So wie die Musik, sind auch die Themen der Lieder breit gefächert. Als Schwerpunkte kristallisieren sich mehr oder weniger geglückte Beziehungen, Abschied (angesichts des Todes des früheren Drummers WÖLLI im vergangenen April sehr nachvollziehbar), Vergangenheit und Zukunft der Band und auch Beiträge zur geistigen und politischen Lage der Zeit, heraus.
„Wannsee“ und der Titeltrack zeigen darüber hinaus durch ihren Dub-Rhythmus die Band von einer bisher kaum bekannten Seite. Gerade „Wannsee“, mit seinem nah an der Grenze zur Einfältigkeit liegenden Refrain, bleibt lange im Ohr hängen.
Einen emotionalen Höhepunkt stellt der abschließende Song dar. Hier spielen die Hosen Wöllis Song „Kein Grund zur Traurigkeit“, den dieser selbst singt, was beim Hören durchaus beklemmend wirkt.
Die Schwelle vom amateurhaften Dilettantismus zur professionellen Rockband haben die Hosen schon lange überschritten, insofern muss hier nicht über die Fähigkeiten der Musiker an ihren Instrumenten oder dergleichen geschrieben werden. Zu bemerken ist lediglich, dass Sänger CAMPINO das Alter doch langsam anzuhören ist. Die Zeile aus dem Klassiker „Wort zum Sonntag“: „Ich bin noch keine sechzig / und ich bin auch nicht nah dran“, kann er mittlerweile nicht mehr ganz so glaubwürdig performen und irgendwann schlägt sich das eben auch auf die Stimmbänder nieder. Gemessen daran, in welchem Maß er früher Raubbau an seiner Stimme betrieb und dass er auch heute noch bei Konzerten alles gibt (der große Alltagsphilosoph Jürgen Klopp prägte in einem anderen Zusammenhang mal die schöne Wendung von der „Vollgasveranstaltung“, welche auch Hosen-Konzerte ganz gut beschreibt), sollte man da lieber froh sein, diesen Charismatiker am Mikro überhaupt noch hören zu können.

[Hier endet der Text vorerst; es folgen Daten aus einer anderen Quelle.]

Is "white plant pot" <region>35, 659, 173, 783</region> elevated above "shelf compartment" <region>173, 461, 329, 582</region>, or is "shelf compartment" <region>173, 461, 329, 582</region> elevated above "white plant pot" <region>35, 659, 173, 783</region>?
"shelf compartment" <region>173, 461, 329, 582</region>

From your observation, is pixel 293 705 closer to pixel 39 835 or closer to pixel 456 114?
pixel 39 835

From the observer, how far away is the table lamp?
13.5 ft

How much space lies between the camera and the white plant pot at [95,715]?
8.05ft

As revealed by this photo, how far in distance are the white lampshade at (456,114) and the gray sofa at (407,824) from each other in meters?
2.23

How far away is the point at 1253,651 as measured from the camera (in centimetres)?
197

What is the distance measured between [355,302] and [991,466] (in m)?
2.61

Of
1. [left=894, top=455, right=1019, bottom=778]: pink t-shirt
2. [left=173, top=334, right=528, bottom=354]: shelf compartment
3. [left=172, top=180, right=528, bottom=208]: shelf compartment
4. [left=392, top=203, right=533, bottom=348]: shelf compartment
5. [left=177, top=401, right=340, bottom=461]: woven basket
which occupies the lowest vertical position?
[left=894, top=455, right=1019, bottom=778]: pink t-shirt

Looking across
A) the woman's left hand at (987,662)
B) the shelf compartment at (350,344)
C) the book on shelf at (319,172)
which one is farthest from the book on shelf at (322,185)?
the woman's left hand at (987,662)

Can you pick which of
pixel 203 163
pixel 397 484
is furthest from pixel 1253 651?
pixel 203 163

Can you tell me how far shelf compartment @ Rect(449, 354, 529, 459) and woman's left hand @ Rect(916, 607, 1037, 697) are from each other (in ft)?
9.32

Wenn anfangs davon die Rede war, dass hier „nicht der pure Punk regiert“, so ist das nur die halbe Wahrheit. Als Bonus zum neuen Album gibt es nämlich nach über 25 Jahren die lang erwartete Fortsetzung des Projekts „Learning English“, auf der die Hosen erneut gemeinsam mit den Altvorderen der Punkbewegung deren Songs neu eingespielt haben. Im 40. Jubiläumsjahr von „No Future“ bringt auch das bei den älteren Fans gewiss Street Credibility. Wie schon bei „Lesson 1“ stehen wieder die britischen Punkbands, die die Hosen selbst stark beeinflusst haben, im Mittelpunkt. Zu nennen sind hier unter anderem THE MEMBERS („Sound Of The Suburbs“), THE UNDERTONES („Teenage Kicks“) und THE ADICTS („Viva La Revolution“).
Besonders interessant ist die Neueinspielung des DEAD-KENNEDYS-Klassikers „California über alles“ mit JELLO BIAFFRA. Dieser hat dafür den ursprünglichen Text den neuen politischen Gegebenheiten angepasst und klingt immer noch genauso angepisst wie 1980.
Er hat ja auch allen Grund dazu!

FAZIT: DIE TOTEN HOSEN meistern auf ihrem neuen Album „Laune der Natur“ den Spagat zwischen Integrität und Kommerzialität und dürften Fans, die nach dem Hype um „Tage wie diese“ Sorge um den weiteren Weg der Band hatten, beruhigen. Als besonderen Bonus gibt es die Dreingabe „Learning English Lesson 2“, durch die auch Neuankömmlinge im Hosen-Universum nachvollziehen können, wie das alles einmal angefangen hat.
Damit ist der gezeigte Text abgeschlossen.